IL “DOMO NOSTRA” RICORDA FABRIZIO DE ANDRE’: CON ANGELO BIANCHINI, CONFERENZA IN RICORDO DI “FABER” AL CIRCOLO DI CESANO BOSCONE

Nella foto Angelo Bianchini, laureato al Conservatorio di Milano e professore di Musica presso la scuola media “Vivaldi” di Abbiategrasso
di ANNA MARIA PUSCEDDU

Quando si parla di Fabrizio De Andrè lo si fa sempre con una certa deferenza, perché parlare di lui è come parlare di un universo intero. Un mondoche includeva altri mondi, fatto di interessi e di passioni sfrenate, non meno delle miserie umane che sapeva raccontare in un modo unico.

Per questo è stato un pomeriggio davvero speciale quello che ci ha regalato il Professore di Musica Angelo Bianchini, domenica 24 febbraio in Villa Marazzi a Cesano Boscone, guidandoci all’ascolto del quinto album: “NON AL DENARO, NON ALL’AMORE NÉ AL CIELO”.

Nove brani per un capolavoro assoluto della sola durata di mezz’ora, che il cantautore ha scritto a soli trent’anni. Rendergli omaggio, a vent’anni dalla sua scomparsa, non è facile, ma Angelo ci è riuscito egregiamente, lasciando che la voce inconfondibile di Fabrizio, o “Faber”, come lo chiamavano affettuosamente gli amici, riempisse la sala e il cuore di tutti i presenti.

Abbiamo ascoltato rapiti le parole e le musiche di canzoni come: “La Collina”, “Un matto” “Un giudice”, e su tutti “Il suonatore Jones”, l’unico brano dell’album con un nome proprio, l’unico personaggio che abbia vissuto a lungo in mezzo a tanti “casi umani” che talvolta compatiamo, altre detestiamo, come lo sventurato “nano” che per vendetta decide di fare il giudice.

De Andrè era genovese, ma anche sardo di adozione, o semplicemente un “cittadino del mondo”, consapevole del fatto che il luogo in cui nasci è solo una casualità, ma che puoi scegliere quello in cui decidi di vivere…

Erano e resteranno molte le cose che non sapremo di lui, ma una in particolare mi ha sorpreso: il suo soprannome. Ero convinta, come tanti, che “Faber” fosse un diminutivo di Fabrizio. Niente di più falso o scontato. Gli era stato dato da Paolo Villaggio per via della sua passione per le famose matite “Faber Castell”, le stesse che usava per dipingere.

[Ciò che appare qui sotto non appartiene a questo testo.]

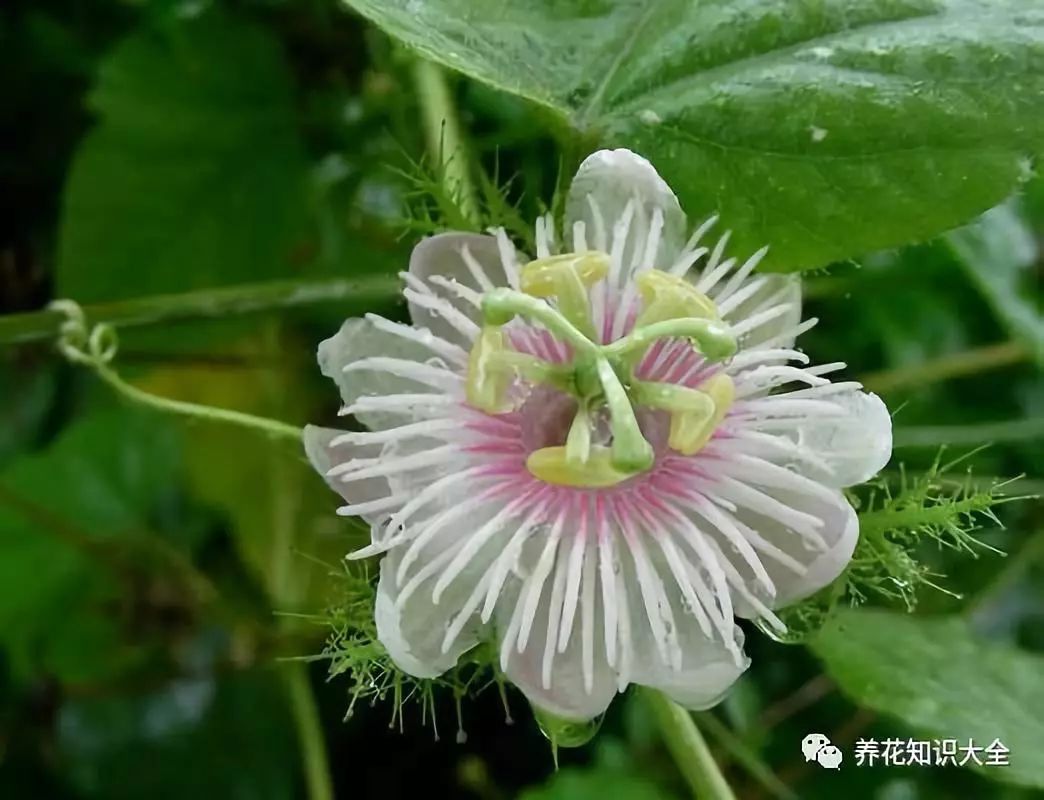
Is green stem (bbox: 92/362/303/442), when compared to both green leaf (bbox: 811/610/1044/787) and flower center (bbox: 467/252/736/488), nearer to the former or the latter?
flower center (bbox: 467/252/736/488)

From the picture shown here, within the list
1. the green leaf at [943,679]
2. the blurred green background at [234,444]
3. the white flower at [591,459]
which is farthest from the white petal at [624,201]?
the blurred green background at [234,444]

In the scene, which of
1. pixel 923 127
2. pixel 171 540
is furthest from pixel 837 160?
pixel 171 540

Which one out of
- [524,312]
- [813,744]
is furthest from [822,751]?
[524,312]

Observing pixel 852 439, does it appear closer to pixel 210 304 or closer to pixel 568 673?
pixel 568 673

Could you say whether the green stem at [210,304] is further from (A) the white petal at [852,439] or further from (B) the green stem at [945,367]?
(B) the green stem at [945,367]

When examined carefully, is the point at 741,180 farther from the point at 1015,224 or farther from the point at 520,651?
the point at 1015,224
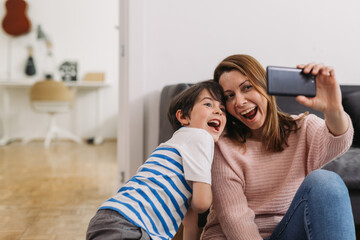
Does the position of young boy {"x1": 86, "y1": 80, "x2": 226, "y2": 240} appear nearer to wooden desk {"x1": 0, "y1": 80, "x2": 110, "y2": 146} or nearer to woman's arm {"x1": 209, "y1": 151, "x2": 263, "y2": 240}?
woman's arm {"x1": 209, "y1": 151, "x2": 263, "y2": 240}

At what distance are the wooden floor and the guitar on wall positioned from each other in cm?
154

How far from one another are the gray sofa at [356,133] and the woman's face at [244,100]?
0.37 metres

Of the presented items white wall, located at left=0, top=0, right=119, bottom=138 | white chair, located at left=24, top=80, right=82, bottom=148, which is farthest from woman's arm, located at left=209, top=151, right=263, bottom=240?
white wall, located at left=0, top=0, right=119, bottom=138

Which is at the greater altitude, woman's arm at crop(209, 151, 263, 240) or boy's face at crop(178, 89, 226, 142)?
boy's face at crop(178, 89, 226, 142)

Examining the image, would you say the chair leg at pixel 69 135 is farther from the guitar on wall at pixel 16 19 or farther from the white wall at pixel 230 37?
the white wall at pixel 230 37

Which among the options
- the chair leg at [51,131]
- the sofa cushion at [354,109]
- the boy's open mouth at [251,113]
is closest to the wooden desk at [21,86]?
the chair leg at [51,131]

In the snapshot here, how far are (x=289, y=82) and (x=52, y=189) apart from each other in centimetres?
189

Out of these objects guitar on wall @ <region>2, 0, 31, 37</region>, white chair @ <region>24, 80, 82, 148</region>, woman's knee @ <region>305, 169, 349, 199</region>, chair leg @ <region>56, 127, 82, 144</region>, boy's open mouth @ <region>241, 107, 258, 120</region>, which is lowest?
chair leg @ <region>56, 127, 82, 144</region>

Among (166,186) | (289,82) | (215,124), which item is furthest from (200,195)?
(289,82)

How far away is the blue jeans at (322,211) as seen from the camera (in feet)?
2.71

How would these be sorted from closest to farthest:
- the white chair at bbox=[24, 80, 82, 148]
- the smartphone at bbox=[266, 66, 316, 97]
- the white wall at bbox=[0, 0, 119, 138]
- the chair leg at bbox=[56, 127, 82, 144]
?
1. the smartphone at bbox=[266, 66, 316, 97]
2. the white chair at bbox=[24, 80, 82, 148]
3. the chair leg at bbox=[56, 127, 82, 144]
4. the white wall at bbox=[0, 0, 119, 138]

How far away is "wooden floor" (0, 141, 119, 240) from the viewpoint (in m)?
1.66

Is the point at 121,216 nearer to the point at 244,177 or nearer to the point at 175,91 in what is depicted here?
the point at 244,177

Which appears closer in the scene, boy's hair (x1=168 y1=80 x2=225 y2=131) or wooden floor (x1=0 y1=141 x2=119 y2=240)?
boy's hair (x1=168 y1=80 x2=225 y2=131)
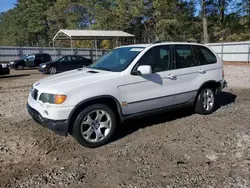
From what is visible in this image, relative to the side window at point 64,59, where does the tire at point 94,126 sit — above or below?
below

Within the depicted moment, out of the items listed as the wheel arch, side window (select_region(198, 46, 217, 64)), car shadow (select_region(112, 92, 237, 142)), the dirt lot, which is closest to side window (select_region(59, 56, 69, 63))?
the dirt lot

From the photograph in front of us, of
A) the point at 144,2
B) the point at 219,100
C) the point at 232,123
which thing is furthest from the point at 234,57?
the point at 232,123

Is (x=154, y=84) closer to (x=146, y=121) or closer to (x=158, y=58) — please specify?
(x=158, y=58)

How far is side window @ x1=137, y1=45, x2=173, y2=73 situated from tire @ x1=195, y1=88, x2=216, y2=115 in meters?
1.21

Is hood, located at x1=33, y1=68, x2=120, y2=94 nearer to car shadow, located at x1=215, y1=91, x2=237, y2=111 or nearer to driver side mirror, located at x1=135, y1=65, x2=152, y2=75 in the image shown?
driver side mirror, located at x1=135, y1=65, x2=152, y2=75

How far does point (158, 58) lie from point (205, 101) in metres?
1.75

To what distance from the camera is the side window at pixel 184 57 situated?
4.95 metres

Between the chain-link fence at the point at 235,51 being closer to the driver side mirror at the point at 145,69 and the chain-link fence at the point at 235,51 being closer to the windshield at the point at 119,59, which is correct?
A: the windshield at the point at 119,59

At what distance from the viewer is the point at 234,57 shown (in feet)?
70.9

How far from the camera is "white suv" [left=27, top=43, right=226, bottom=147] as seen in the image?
147 inches

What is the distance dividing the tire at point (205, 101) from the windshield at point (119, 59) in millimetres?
1903

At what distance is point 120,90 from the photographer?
4109 millimetres

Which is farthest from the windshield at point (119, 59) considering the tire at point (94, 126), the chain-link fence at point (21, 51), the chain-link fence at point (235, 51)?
the chain-link fence at point (21, 51)

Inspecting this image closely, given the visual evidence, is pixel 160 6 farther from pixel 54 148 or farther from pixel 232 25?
pixel 54 148
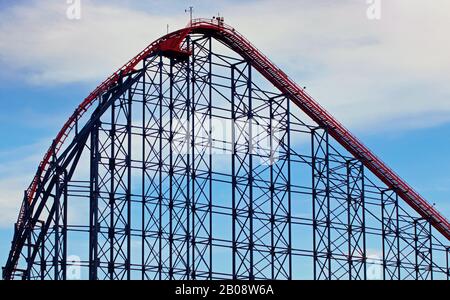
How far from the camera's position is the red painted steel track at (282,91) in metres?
39.0

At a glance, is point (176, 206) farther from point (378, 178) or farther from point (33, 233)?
point (378, 178)

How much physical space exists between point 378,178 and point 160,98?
978 centimetres

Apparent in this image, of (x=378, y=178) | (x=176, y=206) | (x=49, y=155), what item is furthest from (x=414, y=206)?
(x=49, y=155)

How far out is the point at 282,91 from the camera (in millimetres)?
41906

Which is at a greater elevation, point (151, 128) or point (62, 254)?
point (151, 128)

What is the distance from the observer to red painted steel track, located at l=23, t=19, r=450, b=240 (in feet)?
128

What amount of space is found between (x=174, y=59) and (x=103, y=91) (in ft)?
8.91
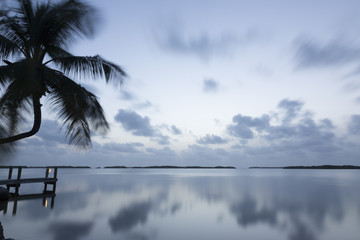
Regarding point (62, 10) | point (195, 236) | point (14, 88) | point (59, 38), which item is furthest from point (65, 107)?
point (195, 236)

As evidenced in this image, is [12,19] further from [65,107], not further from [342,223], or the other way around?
[342,223]

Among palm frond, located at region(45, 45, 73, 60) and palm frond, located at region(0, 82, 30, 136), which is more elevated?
palm frond, located at region(45, 45, 73, 60)

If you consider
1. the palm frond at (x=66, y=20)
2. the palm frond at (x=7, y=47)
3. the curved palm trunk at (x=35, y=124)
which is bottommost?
the curved palm trunk at (x=35, y=124)

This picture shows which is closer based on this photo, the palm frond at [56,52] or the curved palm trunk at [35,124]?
the curved palm trunk at [35,124]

È innegabile che De Andrè sia stato un Uomo complicato, fragile e dalle mille debolezze, ma allo stesso tempo anche forte, rivoluzionario,metodico, mai banale e comunque sempre dalla parte degli ultimi. Ci ha raccontato storie al limite del profano; a volte dolci, altre irriverenti, tristi, ironiche, poetiche, ma sempre molto vere.

Spaccati di vita tra luci ed ombre. Sapeva“saccheggiare” e indagare la vita senza privarla di quelle brutture di cui è composto in gran parte l’animo umano.

Questo era Fabrizio e aveva la magia di entrarti dentro come nient’altro. Ci manca la sua musica, quella che avrebbe potuto ancora scrivere e cantare, e ci manca lui come ti può mancare un parente stretto a cui vogliamo ancora bene, per questo non smettiamo di ricordarlo. Abbiamo un unico rimpianto, quello di averlo perso troppo presto e capito troppo tardi.

A nome di tutto il Circolo ringrazio il Comune di Cesano Boscone per il patrocinio, e in particolar modo: Giuliana Roveda, Direttore del settore Cultura, Istruzione, Sport, e Paola Ariis, Assessore alla Cultura, per aver partecipato. Grazie davvero per la vostra spiccata sensibilità. Un grazie speciale va anche a tutti coloro che hanno partecipato. Sono certa che con noi ci fosse anche Faber.